“Toughen Up,” They Told Me…

Ever since I can remember, I was told I was too sensitive.

As a teenager, I wanted to avoid things that seemed unnecessarily negative, so I refused to watch the 11:00 p.m. news. It just didn’t seem like a good idea for my last thoughts of the day to be about crime, gossip, and political corruption.

“You’ll get to the point where you can’t see or hear anything about real life, Darcy!” was my mother’s fear.

Which is funny, given that I’m a therapist who tolerates more emotion in a day than most people do in months.

You’re too sensitive comes in lots of varieties:

“You need to toughen up.”
”Grow some thicker skin.”
“Why are you acting weird?”

It’s always an insult – at best veiled, and at worst openly hostile. Actually, I’m not sure I shouldn’t reverse that because I prefer open hostility to the kind I have to analyze. But I digress.

Sensitivity and logic are often pitted against each other as mutually exclusive.

Telling someone they’re too sensitive invalidates their feelings, tells them they’re being irrational and labels them dramatic.

It’s also a no-win situation for the person labeled as sensitive because if they push back, the point is proven. And if one responds by accepting the criticism, well, you get it.

The result is silencing.

So, in support of my fellow cohorts who’ve been criticized as being too sensitive, today’s post takes some jabs at the messenger of that affront.

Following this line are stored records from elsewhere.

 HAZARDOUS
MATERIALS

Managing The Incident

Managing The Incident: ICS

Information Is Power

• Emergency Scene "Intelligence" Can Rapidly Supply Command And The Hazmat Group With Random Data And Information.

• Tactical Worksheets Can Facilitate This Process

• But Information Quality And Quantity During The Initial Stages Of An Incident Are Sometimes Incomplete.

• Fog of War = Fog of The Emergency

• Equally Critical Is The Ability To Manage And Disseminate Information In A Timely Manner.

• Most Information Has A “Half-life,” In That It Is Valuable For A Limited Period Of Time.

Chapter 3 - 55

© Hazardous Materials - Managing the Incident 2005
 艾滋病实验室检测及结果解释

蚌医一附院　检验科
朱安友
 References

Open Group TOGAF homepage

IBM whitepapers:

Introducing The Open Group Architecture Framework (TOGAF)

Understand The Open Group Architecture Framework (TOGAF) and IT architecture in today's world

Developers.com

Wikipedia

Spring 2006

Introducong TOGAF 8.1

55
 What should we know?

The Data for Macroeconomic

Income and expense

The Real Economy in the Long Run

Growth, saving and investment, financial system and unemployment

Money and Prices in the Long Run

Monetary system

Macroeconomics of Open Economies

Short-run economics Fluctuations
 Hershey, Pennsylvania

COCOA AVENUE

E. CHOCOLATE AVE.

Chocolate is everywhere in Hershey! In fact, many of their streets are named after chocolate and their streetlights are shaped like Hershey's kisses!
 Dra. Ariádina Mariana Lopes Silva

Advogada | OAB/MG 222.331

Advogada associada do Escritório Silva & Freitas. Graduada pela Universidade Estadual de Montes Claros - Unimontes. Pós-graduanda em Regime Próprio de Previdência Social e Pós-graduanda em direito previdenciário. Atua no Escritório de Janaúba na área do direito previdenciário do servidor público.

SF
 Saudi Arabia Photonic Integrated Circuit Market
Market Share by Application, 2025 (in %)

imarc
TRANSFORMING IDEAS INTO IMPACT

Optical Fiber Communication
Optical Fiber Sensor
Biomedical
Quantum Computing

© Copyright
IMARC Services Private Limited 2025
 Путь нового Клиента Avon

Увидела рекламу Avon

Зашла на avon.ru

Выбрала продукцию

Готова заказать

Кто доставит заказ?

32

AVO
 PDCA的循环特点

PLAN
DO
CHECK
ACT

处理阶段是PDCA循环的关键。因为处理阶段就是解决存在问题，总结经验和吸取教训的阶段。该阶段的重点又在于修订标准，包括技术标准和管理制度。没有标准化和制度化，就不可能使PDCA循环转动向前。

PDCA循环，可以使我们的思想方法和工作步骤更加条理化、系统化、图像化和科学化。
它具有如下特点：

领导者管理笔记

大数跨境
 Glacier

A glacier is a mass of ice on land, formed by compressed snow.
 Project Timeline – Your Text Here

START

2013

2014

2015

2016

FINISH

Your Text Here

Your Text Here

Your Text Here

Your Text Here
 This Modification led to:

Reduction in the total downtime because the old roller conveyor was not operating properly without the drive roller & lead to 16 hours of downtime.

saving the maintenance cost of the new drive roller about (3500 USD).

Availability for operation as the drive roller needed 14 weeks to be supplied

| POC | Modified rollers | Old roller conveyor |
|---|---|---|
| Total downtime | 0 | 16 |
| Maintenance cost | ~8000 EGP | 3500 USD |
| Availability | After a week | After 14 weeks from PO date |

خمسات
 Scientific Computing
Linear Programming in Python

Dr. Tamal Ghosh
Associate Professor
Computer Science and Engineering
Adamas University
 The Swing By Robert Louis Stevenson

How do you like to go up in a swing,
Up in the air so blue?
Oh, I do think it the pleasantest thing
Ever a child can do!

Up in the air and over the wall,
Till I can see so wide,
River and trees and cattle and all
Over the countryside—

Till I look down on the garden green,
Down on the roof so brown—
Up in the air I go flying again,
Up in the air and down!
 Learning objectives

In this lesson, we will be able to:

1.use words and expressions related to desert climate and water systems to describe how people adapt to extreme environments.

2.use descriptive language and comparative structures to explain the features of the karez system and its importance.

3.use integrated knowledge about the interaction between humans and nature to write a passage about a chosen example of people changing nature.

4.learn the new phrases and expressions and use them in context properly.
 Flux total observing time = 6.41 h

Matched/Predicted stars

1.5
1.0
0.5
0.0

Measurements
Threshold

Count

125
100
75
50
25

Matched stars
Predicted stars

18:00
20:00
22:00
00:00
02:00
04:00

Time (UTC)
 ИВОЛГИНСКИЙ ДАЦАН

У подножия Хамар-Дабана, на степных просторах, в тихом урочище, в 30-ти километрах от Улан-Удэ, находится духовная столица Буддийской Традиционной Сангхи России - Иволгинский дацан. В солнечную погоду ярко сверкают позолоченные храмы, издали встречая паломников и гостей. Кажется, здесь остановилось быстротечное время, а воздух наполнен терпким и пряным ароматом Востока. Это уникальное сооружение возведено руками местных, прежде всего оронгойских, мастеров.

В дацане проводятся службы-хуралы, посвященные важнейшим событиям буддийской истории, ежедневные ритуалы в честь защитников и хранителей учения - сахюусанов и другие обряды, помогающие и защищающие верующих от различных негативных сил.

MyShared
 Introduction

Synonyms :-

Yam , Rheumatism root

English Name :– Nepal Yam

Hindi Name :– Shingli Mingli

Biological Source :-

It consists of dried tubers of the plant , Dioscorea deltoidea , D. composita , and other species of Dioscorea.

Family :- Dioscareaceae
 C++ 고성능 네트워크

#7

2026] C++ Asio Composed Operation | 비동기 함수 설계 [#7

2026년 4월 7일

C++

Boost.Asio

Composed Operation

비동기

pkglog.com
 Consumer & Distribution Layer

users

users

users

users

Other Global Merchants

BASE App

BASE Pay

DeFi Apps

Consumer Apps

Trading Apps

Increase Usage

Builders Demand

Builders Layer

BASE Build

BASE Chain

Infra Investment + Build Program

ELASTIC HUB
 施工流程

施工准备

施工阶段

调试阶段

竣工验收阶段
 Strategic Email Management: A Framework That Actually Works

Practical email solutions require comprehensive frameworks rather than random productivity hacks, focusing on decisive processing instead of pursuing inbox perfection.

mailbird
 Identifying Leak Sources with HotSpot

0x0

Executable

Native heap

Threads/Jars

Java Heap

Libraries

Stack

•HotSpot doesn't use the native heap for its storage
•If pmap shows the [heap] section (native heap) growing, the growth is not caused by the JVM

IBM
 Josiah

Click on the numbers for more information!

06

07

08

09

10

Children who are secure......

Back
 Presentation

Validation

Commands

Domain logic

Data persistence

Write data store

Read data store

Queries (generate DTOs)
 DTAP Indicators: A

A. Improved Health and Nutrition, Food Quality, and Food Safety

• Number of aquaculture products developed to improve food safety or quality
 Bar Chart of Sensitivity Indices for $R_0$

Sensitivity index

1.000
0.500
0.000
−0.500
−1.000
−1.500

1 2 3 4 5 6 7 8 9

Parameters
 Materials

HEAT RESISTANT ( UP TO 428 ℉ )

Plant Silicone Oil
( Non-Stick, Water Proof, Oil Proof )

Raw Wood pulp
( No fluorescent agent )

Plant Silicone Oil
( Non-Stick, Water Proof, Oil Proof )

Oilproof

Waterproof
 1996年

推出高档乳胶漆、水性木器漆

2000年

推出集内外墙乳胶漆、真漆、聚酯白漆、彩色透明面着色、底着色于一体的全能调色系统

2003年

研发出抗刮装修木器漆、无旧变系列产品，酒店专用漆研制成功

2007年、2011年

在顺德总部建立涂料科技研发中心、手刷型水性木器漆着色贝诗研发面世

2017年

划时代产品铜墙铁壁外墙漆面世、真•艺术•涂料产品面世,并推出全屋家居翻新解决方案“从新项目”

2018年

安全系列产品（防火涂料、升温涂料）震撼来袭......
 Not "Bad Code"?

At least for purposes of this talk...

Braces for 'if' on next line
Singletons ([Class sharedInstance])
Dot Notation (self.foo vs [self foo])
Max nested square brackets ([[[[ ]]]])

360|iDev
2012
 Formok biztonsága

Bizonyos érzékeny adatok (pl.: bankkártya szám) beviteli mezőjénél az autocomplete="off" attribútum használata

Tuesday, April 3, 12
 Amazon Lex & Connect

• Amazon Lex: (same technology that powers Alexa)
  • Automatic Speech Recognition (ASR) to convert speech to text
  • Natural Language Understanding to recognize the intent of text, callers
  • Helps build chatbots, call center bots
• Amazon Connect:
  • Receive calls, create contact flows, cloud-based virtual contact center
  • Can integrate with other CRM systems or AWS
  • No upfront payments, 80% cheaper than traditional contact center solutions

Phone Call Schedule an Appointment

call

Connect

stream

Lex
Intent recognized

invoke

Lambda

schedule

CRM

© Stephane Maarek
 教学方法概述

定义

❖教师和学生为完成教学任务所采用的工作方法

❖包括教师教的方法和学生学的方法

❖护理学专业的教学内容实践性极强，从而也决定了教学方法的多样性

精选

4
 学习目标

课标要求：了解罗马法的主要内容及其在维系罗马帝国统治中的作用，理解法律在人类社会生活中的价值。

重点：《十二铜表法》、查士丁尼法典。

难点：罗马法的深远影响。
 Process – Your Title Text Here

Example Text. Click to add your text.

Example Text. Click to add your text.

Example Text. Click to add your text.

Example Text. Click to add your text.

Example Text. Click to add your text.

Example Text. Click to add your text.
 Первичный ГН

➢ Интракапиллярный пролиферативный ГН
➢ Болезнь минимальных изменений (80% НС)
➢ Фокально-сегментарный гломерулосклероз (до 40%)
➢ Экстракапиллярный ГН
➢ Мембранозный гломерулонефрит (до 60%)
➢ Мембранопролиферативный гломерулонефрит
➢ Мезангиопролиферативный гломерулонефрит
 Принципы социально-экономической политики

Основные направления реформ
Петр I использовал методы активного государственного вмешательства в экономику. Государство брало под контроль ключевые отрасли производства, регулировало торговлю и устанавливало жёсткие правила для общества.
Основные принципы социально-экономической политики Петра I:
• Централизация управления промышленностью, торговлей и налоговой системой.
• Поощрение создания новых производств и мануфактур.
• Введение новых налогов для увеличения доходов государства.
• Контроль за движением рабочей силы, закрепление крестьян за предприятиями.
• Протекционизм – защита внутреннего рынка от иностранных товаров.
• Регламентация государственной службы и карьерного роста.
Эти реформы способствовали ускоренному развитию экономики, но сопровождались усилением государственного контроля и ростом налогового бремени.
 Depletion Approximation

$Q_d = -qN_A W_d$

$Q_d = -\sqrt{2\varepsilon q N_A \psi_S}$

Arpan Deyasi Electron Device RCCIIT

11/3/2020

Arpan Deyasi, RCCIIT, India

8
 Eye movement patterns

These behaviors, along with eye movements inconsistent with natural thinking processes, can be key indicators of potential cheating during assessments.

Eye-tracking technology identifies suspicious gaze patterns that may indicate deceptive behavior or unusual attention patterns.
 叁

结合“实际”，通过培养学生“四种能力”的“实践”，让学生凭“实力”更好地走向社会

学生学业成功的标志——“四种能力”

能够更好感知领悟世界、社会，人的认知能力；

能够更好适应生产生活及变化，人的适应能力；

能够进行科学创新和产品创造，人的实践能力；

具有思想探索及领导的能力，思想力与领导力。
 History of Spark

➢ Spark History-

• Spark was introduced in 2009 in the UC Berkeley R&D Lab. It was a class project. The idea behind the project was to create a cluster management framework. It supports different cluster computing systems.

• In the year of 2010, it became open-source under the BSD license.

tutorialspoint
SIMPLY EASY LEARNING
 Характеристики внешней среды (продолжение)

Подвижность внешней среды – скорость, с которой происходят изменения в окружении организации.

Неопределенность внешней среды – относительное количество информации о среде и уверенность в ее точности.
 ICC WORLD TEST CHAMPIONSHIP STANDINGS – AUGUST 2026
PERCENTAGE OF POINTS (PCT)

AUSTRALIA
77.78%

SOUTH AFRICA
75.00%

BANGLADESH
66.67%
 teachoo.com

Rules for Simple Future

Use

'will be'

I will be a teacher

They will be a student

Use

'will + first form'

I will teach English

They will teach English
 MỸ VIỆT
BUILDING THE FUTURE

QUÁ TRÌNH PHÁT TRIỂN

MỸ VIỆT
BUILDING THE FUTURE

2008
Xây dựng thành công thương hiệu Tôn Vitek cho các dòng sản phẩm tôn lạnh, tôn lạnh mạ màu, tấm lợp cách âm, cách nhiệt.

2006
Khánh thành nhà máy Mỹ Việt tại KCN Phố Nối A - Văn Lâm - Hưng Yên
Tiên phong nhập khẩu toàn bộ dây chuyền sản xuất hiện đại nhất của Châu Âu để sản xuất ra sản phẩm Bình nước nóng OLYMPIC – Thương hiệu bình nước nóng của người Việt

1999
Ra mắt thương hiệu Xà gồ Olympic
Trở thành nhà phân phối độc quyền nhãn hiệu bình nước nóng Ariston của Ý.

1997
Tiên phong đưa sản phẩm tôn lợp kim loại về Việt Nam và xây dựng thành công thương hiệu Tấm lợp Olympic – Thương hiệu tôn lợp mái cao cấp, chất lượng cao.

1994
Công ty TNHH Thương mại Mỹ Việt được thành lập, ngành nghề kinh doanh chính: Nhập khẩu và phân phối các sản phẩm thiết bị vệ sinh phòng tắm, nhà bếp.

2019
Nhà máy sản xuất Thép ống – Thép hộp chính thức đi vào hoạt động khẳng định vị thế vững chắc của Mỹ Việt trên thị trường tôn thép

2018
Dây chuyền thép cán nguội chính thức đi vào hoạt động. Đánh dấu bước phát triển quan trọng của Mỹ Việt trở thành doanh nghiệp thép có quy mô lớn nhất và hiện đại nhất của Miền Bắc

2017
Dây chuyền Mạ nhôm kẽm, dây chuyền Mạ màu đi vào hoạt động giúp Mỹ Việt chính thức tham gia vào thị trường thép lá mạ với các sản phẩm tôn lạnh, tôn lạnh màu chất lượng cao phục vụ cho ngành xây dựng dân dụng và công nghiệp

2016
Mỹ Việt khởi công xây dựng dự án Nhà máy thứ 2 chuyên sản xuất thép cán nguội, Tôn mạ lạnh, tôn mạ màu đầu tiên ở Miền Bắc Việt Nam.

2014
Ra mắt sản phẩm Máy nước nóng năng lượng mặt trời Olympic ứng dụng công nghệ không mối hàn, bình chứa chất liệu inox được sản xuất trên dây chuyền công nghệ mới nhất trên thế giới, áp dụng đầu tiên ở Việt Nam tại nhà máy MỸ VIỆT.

  1. They’re provocative. Telling someone they’re too sensitive is among the most provocative things you can say to someone. It’s what you say when you want to see someone escalate.
  2. They lack emotional intelligence. They tend to lack empathy, emotional intelligence, and relationship skills, for starters. Because if you really think someone is too sensitive, the logical way to handle them is to validate their feelings – not to invalidate them by saying they’re overreacting.
  3. They teach through shame. Being told that you’re “too” anything causes shame in anyone with a moral compass. Research shows that the way to teach is through empathy and compassion. Not through shame and judgment.
  4. They can’t tolerate affect in others. And instead of increasing their own tolerance, they try to shut it down through scolding.
  5. They’re douchebags. There. I said it.